The poignant and truly authentic interaction between Jones and Hutchinson was a particular highlight and both hilarious and moving. So polished and accomplished were the performances, in fact, you quickly forgot that you were watching adults playing infants.
Maureen Nolan was simply majestic as Mrs Johnstone, the hard-up but caring working class mother who toils tirelessly to provide for her many children.
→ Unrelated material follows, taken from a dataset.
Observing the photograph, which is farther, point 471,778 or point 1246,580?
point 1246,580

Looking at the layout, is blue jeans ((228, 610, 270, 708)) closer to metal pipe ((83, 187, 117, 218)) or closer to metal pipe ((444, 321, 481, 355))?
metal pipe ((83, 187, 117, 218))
Her booming voice and stellar performance was enrapturing and a treat to watch.
Indeed, it would be easy to lavish superlatives on every single member of the cast for they all played their part in a quite magnificent production but the narrator Craig Price must be singled out for special praise.
Stalking the protagonists and lurking in the background, the narrator is a constant reminder to the characters that they are incapable of escaping their pasts and Price fulfils his role exceptionally well with an ominous air which conjures up a lingering sense of foreboding.
The ‘nature versus nurture’ debate and the key theme of class division which defines the play makes Blood Brothers more relevant now than ever.
In the current climate of austerity Britain with the ever widening gap between rich and poor it is very much in tune with the zeitgeist and the plot is likely to resonate with audiences.
One can easily imagine Mrs Johnstone being hounded by pay-day loan companies rather than traditional debt collectors and Mickey relying on foodbanks to get by instead of his Giro payments.
As contemporary British society becomes more polarised and the gulf between classes more pronounced, the play forces theatre-goers to think and reflect on the desirability of such deep, scarring, social divisions.
With a Government currently using the binary rhetoric of strivers versus skivers, and shirkers versus workers, Blood Brothers also serves to challenge this simplistic narrative, revealing instead a world which cannot be characterised in terms of black and white, right and wrong, and one in which if you are poor and out of work it is not necessarily your own fault.
Blood Brothers is nothing less than a theatrical tour de force because it conveys such potent political messages in a beautifully entertaining and compelling form.
Put simply, it is a musical masterpiece, a must see.